Set problem >>
Reproduce only the lines that begin at the line with "Between green leaf" and run to the end of the entries; omit every picture.

Supplied material >>
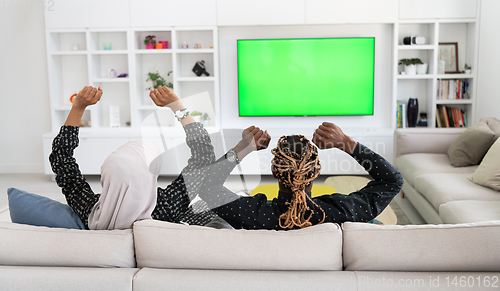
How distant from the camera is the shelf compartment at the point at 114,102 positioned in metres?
4.68

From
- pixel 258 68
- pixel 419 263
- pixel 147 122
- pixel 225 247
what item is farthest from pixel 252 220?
pixel 147 122

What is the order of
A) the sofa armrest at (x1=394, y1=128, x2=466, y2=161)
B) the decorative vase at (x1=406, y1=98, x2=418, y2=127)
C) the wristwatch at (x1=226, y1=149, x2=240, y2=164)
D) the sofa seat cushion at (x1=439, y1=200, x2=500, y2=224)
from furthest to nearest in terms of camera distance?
the decorative vase at (x1=406, y1=98, x2=418, y2=127)
the sofa armrest at (x1=394, y1=128, x2=466, y2=161)
the sofa seat cushion at (x1=439, y1=200, x2=500, y2=224)
the wristwatch at (x1=226, y1=149, x2=240, y2=164)

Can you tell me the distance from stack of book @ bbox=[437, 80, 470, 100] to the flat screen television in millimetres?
746

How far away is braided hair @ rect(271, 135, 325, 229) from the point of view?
122 centimetres

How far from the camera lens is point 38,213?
124 centimetres

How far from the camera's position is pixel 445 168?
3.05m

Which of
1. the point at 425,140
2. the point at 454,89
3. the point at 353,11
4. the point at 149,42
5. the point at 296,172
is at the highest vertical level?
the point at 353,11

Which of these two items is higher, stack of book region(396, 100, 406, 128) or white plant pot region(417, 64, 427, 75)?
white plant pot region(417, 64, 427, 75)

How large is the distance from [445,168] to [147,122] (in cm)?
317

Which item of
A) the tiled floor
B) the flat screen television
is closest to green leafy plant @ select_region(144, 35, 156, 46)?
the flat screen television

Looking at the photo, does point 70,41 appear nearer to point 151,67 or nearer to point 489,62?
point 151,67

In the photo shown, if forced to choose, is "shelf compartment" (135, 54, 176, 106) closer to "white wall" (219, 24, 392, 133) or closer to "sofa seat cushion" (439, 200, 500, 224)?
"white wall" (219, 24, 392, 133)

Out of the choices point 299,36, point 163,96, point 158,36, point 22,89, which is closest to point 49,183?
point 22,89

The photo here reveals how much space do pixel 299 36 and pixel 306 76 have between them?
460mm
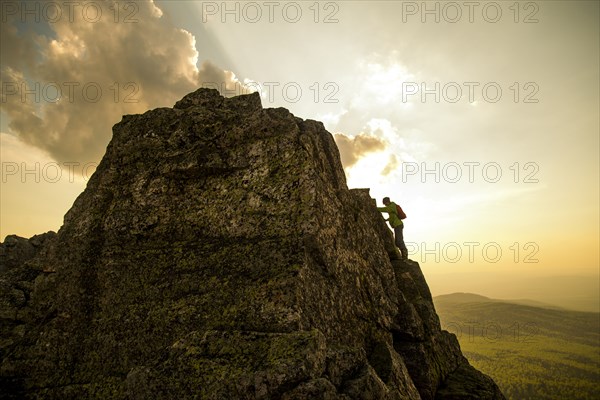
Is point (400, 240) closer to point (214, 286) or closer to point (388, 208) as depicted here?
point (388, 208)

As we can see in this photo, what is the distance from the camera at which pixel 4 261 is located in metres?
19.3

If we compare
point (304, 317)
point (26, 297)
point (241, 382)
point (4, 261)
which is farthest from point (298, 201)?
point (4, 261)

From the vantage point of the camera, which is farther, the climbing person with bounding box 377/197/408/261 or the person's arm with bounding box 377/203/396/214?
the climbing person with bounding box 377/197/408/261

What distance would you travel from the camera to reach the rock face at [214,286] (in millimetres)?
8375

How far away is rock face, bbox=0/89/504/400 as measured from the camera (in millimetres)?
8375

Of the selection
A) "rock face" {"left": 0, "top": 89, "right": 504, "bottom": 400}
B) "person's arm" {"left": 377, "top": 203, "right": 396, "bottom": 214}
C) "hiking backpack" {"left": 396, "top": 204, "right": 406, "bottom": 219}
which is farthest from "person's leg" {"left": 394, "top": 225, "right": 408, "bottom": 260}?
"rock face" {"left": 0, "top": 89, "right": 504, "bottom": 400}

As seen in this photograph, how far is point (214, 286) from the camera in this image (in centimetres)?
1073

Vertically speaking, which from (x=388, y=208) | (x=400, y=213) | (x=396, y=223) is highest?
(x=388, y=208)

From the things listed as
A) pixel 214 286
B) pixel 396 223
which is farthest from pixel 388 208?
pixel 214 286

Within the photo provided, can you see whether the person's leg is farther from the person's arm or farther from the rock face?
the rock face

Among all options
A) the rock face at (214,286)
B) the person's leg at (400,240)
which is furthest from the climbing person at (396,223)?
the rock face at (214,286)

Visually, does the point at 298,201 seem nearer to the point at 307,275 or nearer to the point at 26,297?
the point at 307,275

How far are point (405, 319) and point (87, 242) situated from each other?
49.2 feet

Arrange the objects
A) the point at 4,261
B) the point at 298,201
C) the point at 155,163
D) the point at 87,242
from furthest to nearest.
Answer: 1. the point at 4,261
2. the point at 155,163
3. the point at 87,242
4. the point at 298,201
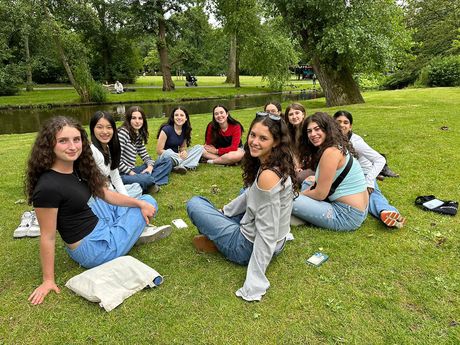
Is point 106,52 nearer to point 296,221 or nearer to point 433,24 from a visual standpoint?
point 433,24

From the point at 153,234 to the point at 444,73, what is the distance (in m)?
26.4

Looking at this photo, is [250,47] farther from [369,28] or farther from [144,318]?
[144,318]

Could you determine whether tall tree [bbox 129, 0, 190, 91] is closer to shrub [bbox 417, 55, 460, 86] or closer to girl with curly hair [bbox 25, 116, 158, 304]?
shrub [bbox 417, 55, 460, 86]

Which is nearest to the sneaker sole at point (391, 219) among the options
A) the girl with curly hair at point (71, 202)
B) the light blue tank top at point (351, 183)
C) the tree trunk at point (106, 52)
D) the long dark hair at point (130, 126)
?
the light blue tank top at point (351, 183)

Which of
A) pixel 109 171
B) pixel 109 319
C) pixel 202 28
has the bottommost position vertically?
pixel 109 319

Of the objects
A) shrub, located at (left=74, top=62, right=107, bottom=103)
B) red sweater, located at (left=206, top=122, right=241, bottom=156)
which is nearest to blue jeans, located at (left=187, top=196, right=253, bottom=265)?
red sweater, located at (left=206, top=122, right=241, bottom=156)

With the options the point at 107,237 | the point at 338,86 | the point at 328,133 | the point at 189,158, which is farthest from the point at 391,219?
the point at 338,86

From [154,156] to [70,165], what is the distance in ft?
16.9

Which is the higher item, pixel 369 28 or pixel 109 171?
pixel 369 28

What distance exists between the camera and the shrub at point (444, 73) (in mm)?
23544

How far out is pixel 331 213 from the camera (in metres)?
4.02

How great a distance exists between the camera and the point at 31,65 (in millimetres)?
33562

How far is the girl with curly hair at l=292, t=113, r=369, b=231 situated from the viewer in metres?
3.81

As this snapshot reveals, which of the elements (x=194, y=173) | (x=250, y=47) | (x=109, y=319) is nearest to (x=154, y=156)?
(x=194, y=173)
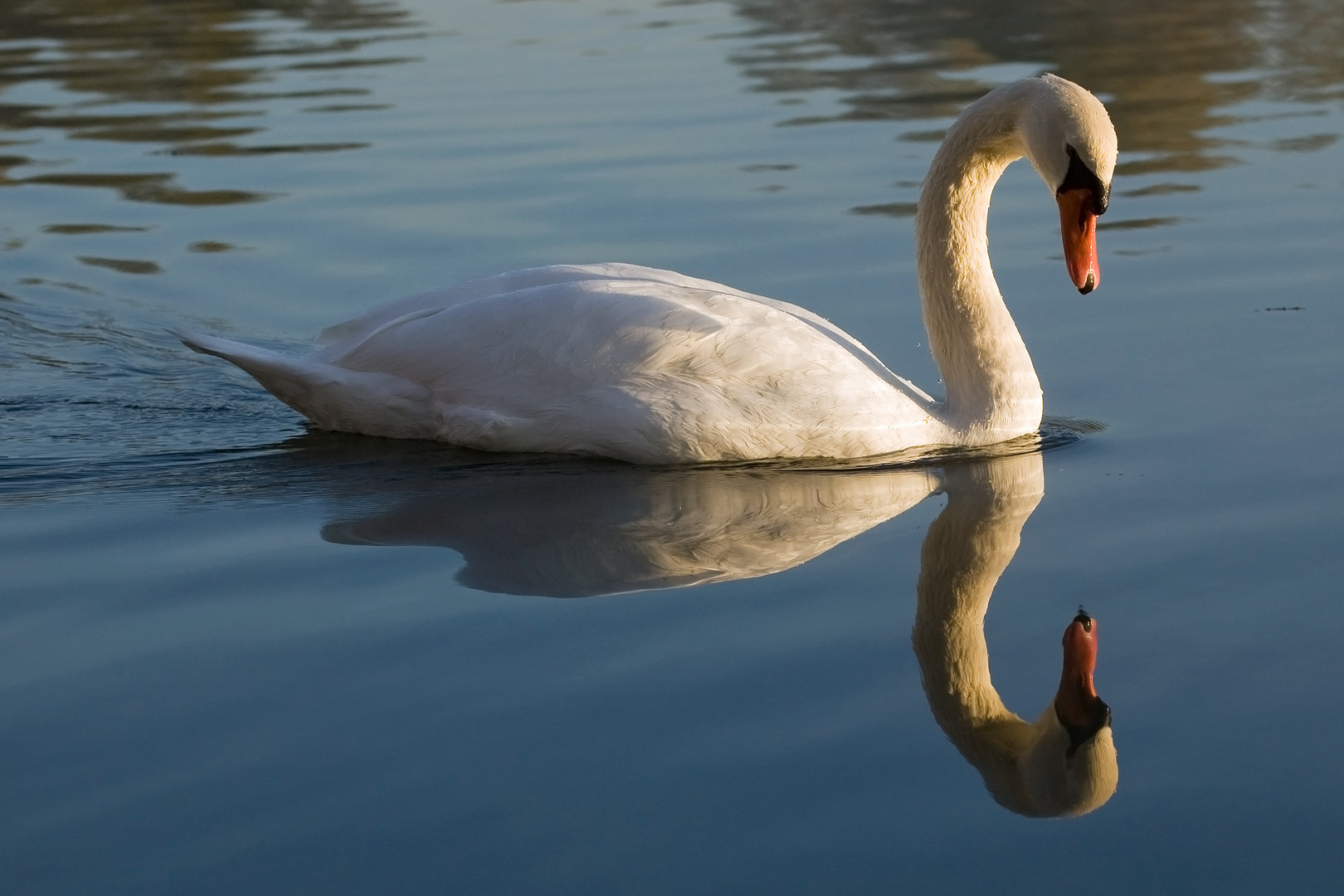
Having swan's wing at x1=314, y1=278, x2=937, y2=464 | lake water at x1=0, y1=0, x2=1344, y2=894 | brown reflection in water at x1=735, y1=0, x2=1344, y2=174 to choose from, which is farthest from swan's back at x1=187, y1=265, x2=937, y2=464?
brown reflection in water at x1=735, y1=0, x2=1344, y2=174

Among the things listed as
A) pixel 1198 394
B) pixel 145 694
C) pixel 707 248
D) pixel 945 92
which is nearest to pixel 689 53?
pixel 945 92

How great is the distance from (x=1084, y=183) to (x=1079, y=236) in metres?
0.21

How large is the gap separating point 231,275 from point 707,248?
261 centimetres

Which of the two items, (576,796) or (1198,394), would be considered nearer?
(576,796)

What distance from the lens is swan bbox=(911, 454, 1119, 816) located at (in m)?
4.30

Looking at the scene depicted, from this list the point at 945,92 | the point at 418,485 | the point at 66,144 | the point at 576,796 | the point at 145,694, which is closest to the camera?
the point at 576,796

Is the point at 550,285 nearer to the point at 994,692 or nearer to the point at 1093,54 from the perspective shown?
the point at 994,692

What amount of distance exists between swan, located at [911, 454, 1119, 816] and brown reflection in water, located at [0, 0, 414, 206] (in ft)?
24.0

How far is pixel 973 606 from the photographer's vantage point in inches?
213

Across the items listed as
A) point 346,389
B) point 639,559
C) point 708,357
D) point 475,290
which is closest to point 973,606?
point 639,559

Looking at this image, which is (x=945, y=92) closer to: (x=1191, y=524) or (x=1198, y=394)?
(x=1198, y=394)

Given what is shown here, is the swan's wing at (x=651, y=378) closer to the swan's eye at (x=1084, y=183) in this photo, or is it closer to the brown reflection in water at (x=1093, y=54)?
the swan's eye at (x=1084, y=183)

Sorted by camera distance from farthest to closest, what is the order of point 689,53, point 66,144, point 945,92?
1. point 689,53
2. point 945,92
3. point 66,144

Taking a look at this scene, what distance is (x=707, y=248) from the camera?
33.5 ft
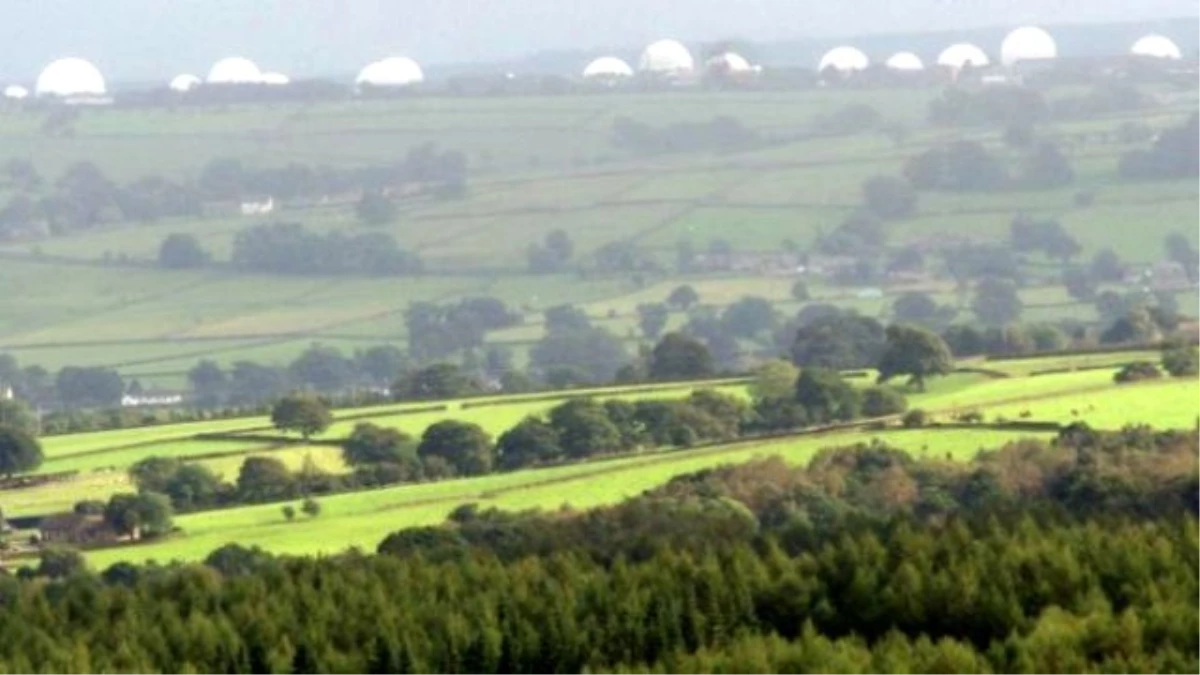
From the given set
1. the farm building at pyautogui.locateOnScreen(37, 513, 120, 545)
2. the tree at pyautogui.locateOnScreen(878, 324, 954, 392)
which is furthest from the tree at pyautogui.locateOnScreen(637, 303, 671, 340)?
the farm building at pyautogui.locateOnScreen(37, 513, 120, 545)

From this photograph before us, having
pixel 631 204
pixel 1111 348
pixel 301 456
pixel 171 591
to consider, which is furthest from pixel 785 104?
pixel 171 591

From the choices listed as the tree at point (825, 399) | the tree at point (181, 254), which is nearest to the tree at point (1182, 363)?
the tree at point (825, 399)

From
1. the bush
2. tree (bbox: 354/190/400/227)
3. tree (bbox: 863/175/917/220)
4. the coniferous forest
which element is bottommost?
the coniferous forest

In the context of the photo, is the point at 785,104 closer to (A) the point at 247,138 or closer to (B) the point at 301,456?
(A) the point at 247,138

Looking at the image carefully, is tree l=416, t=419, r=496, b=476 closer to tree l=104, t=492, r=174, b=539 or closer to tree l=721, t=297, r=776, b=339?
tree l=104, t=492, r=174, b=539

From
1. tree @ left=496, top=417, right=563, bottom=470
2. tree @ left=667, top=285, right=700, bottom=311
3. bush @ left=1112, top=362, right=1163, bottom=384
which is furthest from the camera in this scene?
tree @ left=667, top=285, right=700, bottom=311

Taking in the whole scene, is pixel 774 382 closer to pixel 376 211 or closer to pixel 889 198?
pixel 889 198
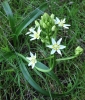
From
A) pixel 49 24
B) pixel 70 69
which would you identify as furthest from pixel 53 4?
pixel 49 24

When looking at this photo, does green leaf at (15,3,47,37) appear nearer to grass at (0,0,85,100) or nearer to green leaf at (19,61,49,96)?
grass at (0,0,85,100)

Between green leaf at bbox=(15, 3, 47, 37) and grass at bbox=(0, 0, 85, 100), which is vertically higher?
green leaf at bbox=(15, 3, 47, 37)

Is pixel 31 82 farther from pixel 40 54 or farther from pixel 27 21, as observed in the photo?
pixel 27 21

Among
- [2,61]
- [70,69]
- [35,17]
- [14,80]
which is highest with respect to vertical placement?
[35,17]

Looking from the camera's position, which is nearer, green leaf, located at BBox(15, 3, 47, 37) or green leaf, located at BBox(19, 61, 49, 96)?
green leaf, located at BBox(19, 61, 49, 96)

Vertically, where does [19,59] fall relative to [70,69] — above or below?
above

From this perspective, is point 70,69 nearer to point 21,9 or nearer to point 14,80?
point 14,80

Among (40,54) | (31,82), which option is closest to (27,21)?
(40,54)

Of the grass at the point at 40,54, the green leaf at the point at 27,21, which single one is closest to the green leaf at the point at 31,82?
the grass at the point at 40,54

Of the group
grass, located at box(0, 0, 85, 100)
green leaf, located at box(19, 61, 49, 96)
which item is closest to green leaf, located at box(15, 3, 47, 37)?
grass, located at box(0, 0, 85, 100)
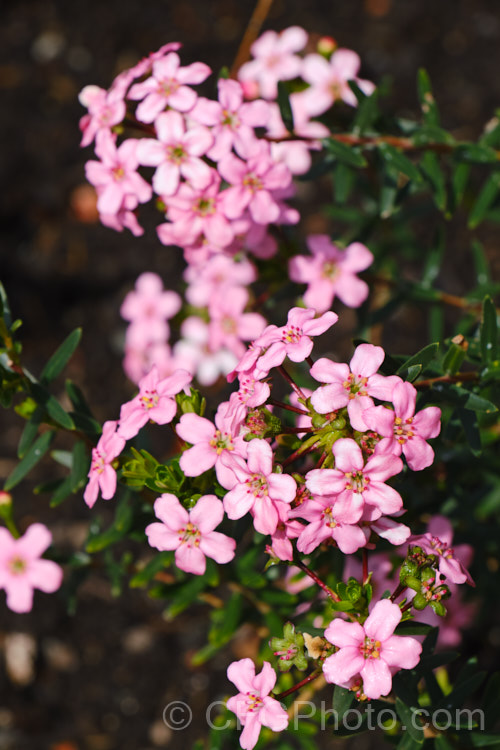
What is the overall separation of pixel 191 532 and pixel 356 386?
0.45m

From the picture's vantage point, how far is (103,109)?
194 cm

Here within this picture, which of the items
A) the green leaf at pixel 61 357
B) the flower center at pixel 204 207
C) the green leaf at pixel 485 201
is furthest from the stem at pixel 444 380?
the green leaf at pixel 61 357

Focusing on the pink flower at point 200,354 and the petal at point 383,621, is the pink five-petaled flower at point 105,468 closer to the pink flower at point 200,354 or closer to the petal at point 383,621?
the petal at point 383,621

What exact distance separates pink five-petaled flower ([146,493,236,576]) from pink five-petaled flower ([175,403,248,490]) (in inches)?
2.2

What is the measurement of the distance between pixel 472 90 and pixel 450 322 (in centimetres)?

The result >>
Between green leaf at bbox=(15, 3, 47, 37) and grass at bbox=(0, 0, 85, 100), which is vertically higher?
green leaf at bbox=(15, 3, 47, 37)

Is pixel 31 82 farther from pixel 40 54 or farther from pixel 27 21, as observed in the photo?
pixel 27 21

Among
- [2,61]
- [70,69]
- [35,17]
- [14,80]
which is highest with respect to vertical placement?
[35,17]

Looking from the camera's position, which is nearer, green leaf, located at BBox(15, 3, 47, 37) or green leaf, located at BBox(19, 61, 49, 96)?
green leaf, located at BBox(19, 61, 49, 96)

Vertically, where does [19,59] fall relative to [70,69] — above or below?
above

From this perspective, is point 70,69 nearer to point 21,9 or nearer to point 14,80?
point 14,80

Among (40,54) | (31,82), which option is closest to (27,21)?
(40,54)

Of the grass at the point at 40,54, the green leaf at the point at 27,21, which single one is closest to the green leaf at the point at 31,82?
the grass at the point at 40,54

Of the group
grass, located at box(0, 0, 85, 100)
green leaf, located at box(19, 61, 49, 96)
which item is closest to green leaf, located at box(15, 3, 47, 37)?
grass, located at box(0, 0, 85, 100)
What is the overall separation of pixel 191 532 and pixel 356 386?
0.45m

From the picture's vantage point, how far is (103,109)?
194 cm

Here within this picture, which of the items
A) the green leaf at pixel 61 357
B) the flower center at pixel 204 207
C) the green leaf at pixel 485 201
is furthest from the stem at pixel 444 380?
the green leaf at pixel 61 357

Focusing on the pink flower at point 200,354 and the petal at point 383,621, is the pink five-petaled flower at point 105,468 closer to the pink flower at point 200,354 or closer to the petal at point 383,621?
the petal at point 383,621

What exact distance separates pink five-petaled flower ([146,493,236,576]) from pink five-petaled flower ([175,403,248,490]) (in inches)?
2.2

What is the measurement of the distance between pixel 472 90 and pixel 450 322 (in centimetres)?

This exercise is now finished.